Determination of allergen-specific IgE levels in human blood samples is an important diagnostic technology for assessment of allergic sensitization. The presence of specific IgE in human serum samples can be measured by sensitizing humanized rat basophil leukemia (RBL) cell lines with diluted serum and measuring cellular activation after challenge with the suspected allergens. This has been traditionally performed by measuring the levels of ß-hexosaminidase released upon RBL degranulation. Here, we describe the use of two recently developed humanized RBL reporter cell lines which offer higher sensitivity and are amenable to high-throughput-scale experiments.

Optimisation and use of humanised RBL NF-AT-GFP and NF-AT-DsRed reporter cell lines suitable for high-throughput scale detection of allergic sensitisation in array format and identification of the ECM-integrin interaction as critical factor.

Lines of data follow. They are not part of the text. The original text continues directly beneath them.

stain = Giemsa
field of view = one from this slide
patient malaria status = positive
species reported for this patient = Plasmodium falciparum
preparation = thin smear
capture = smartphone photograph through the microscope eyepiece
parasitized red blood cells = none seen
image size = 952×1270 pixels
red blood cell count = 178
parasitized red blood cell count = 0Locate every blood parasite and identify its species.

We have previously described a microarray platform combining live basophils with protein arrays suitable for high-throughput detection of sensitisation against allergens. During optimisation of this technique, we observed severe losses of adhering cells during the washing steps, particularly after activation. In order to preserve cell binding, we tested the cell adhesion characteristics of different extracellular matrix proteins: human collagen I, fibronectin (FN) from bovine plasma and laminin (LN). FN was more effective than LN and collagen. Cell detachment after activation was in part due to reduced surface expression of VLA-4, the main ligand for FN, which was significantly decreased within 15 min of stimulation with 1 µg/mL calcium ionophore A23187, reaching a minimum after 2 h then slowly recovering. These optimised conditions were used for testing of well-characterised sera from allergic patients using two newly developed rat basophil leukaemia stable reporter cell lines (RBL NF-AT/GFP and RBL NF-AT/DsRed), which both express the human high-affinity IgE receptor alpha chain (FcεRIα). Both cell lines were able to detect sensitisation to specific allergens showing the expected bell-shaped dose-response curve, and correlated (R² = 0.75) with the standard beta-hexosaminidase assay, which is not suitable for an array format.

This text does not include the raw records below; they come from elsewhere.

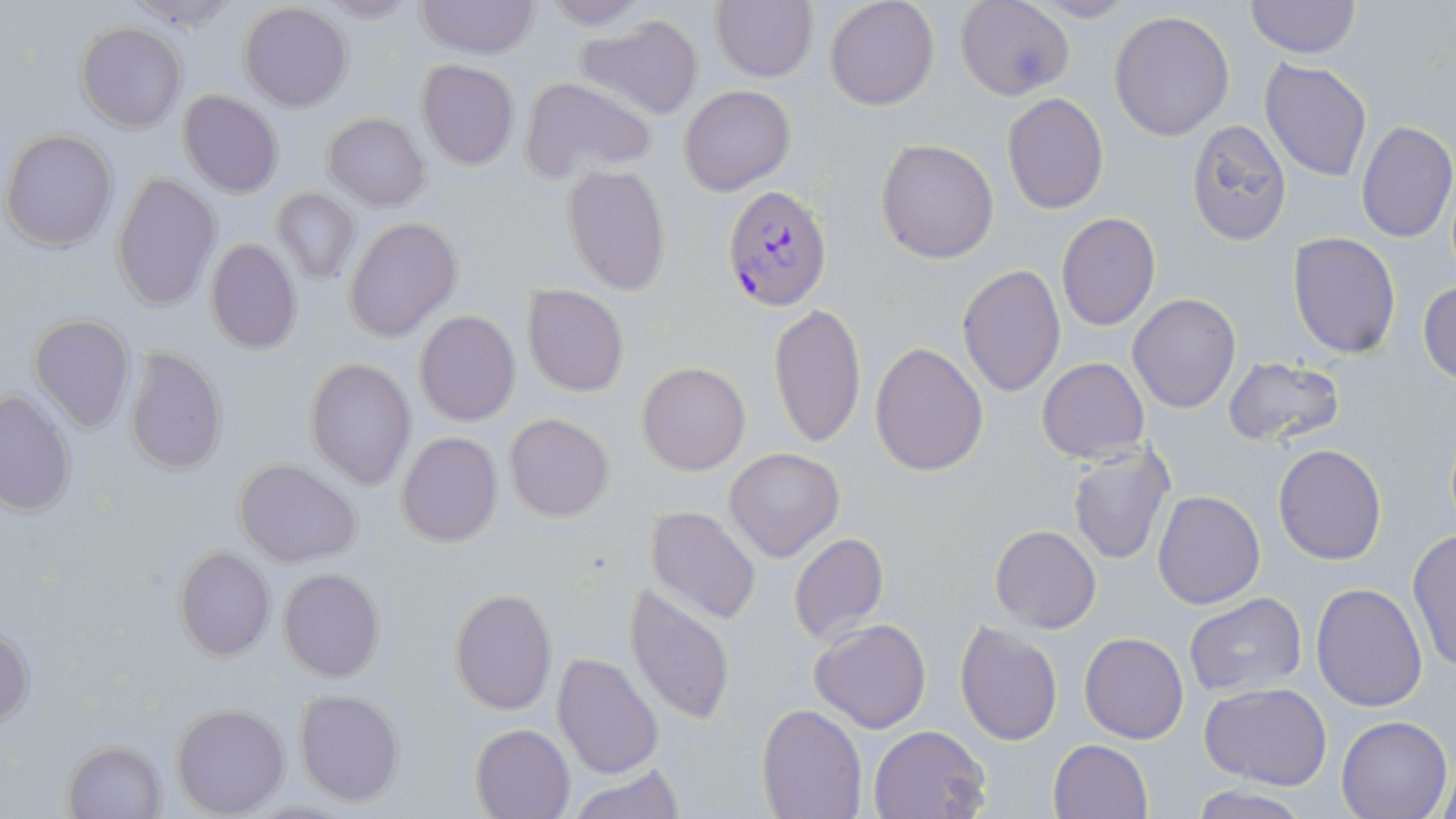

Approximate bounding boxes as (x1,y1)-(x2,y2) corner pairs in pixels.
Plasmodium falciparum-infected red blood cells: (724,186)-(832,312).
No Plasmodium ovale, Plasmodium malariae, Plasmodium vivax, Babesia divergens, or Trypanosoma brucei observed.

slide-level diagnosis = Plasmodium falciparum
magnification = 1000x
uninfected red blood cell locations = approximate bounding boxes as (x1,y1)-(x2,y2) corner pairs in pixels: (414,0)-(541,59), (535,0)-(655,30), (710,0)-(818,84), (824,0)-(940,111), (954,0)-(1075,104), (1019,1)-(1141,24), (1244,1)-(1362,58), (238,3)-(352,113), (1108,9)-(1236,141), (576,15)-(703,118), (75,22)-(188,133), (1259,58)-(1372,182), (415,60)-(520,171), (518,76)-(658,183), (679,85)-(796,196), (179,89)-(283,197), (1001,91)-(1110,215), (323,112)-(431,211), (1187,119)-(1291,247), (1356,121)-(1456,243), (2,129)-(117,252), (876,138)-(1001,264), (561,165)-(673,295), (113,173)-(220,310), (272,188)-(361,286), (1055,212)-(1162,330), (343,217)-(462,342), (1287,231)-(1401,360), (205,238)-(304,355), (956,265)-(1066,396), (1419,281)-(1456,384), (522,284)-(630,397), (1128,293)-(1241,413), (768,301)-(867,448), (413,311)-(520,426), (28,315)-(135,435), (869,342)-(988,476), (122,347)-(227,477), (1222,355)-(1346,448), (305,358)-(417,490), (1037,358)-(1149,462), (637,361)-(749,475), (0,389)-(75,517), (504,413)-(615,522), (396,432)-(503,547), (1065,443)-(1175,566), (1273,443)-(1387,566), (724,448)-(846,563), (233,458)-(362,568), (1153,490)-(1264,608), (646,505)-(761,626), (990,524)-(1102,632), (1408,527)-(1456,672), (788,532)-(888,645), (172,545)-(274,662), (278,568)-(385,683), (624,583)-(736,728), (1311,583)-(1428,712), (449,587)-(558,716), (1183,594)-(1308,701), (808,619)-(931,734), (953,620)-(1063,747), (1,625)-(34,728), (1079,633)-(1187,743), (552,653)-(664,776), (1200,683)-(1332,787), (293,689)-(406,807), (171,702)-(289,816), (757,702)-(866,818), (1335,715)-(1451,819), (471,722)-(576,818), (868,725)-(991,819), (1048,738)-(1153,819), (62,741)-(167,817), (570,765)-(688,817), (1187,786)-(1312,818)
field of view = single
image size = 1456×819 pixels
modality = light microscopy
stain = May-Grünwald-Giemsa
preparation = thin blood film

Use of humanised rat basophilic leukaemia cell line RS-ATL8 for the assessment of allergenicity of Schistosoma mansoni proteins.

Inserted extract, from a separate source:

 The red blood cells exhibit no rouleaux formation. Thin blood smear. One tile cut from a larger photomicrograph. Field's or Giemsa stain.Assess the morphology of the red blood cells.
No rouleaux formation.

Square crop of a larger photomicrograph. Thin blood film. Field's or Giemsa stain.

BACKGROUND: Parasite-specific IgE is thought to correlate with protection against Schistosoma mansoni infection or re-infection. Only a few molecular targets of the IgE response in S. mansoni infection have been characterised. A better insight into the basic mechanisms of anti-parasite immunity could be gained from a genome-wide characterisation of such S. mansoni allergens. This would have repercussions on our understanding of allergy and the development of safe and efficacious vaccinations against helminthic parasites. METHODOLOGY/PRINCIPAL FINDINGS: A complete medium- to high-throughput amenable workflow, including important quality controls, is described, which enables the rapid translation of S. mansoni proteins using wheat germ lysate and subsequent assessment of potential allergenicity with a humanised Rat Basophilic Leukemia (RBL) reporter cell line. Cell-free translation is completed within 90 minutes, generating sufficient amounts of parasitic protein for rapid screening of allergenicity without any need for purification. Antigenic integrity is demonstrated using Western Blotting. After overnight incubation with infected individuals' serum, the RS-ATL8 reporter cell line is challenged with the complete wheat germ translation mixture and Luciferase activity measured, reporting cellular activation by the suspected allergen. The suitability of this system for characterization of novel S. mansoni allergens is demonstrated using well characterised plant and parasitic allergens such as Par j 2, SmTAL-1 and the IgE binding factor IPSE/alpha-1, expressed in wheat germ lysates and/or E. coli. SmTAL-1, but not SmTAL2 (used as a negative control), was able to activate the basophil reporter cell line. CONCLUSION/SIGNIFICANCE: This method offers an accessible way for assessment of potential allergenicity of anti-helminthic vaccine candidates and is suitable for medium- to high-throughput studies using infected individual sera. It is also suitable for the study of the basis of allergenicity of helminthic proteins.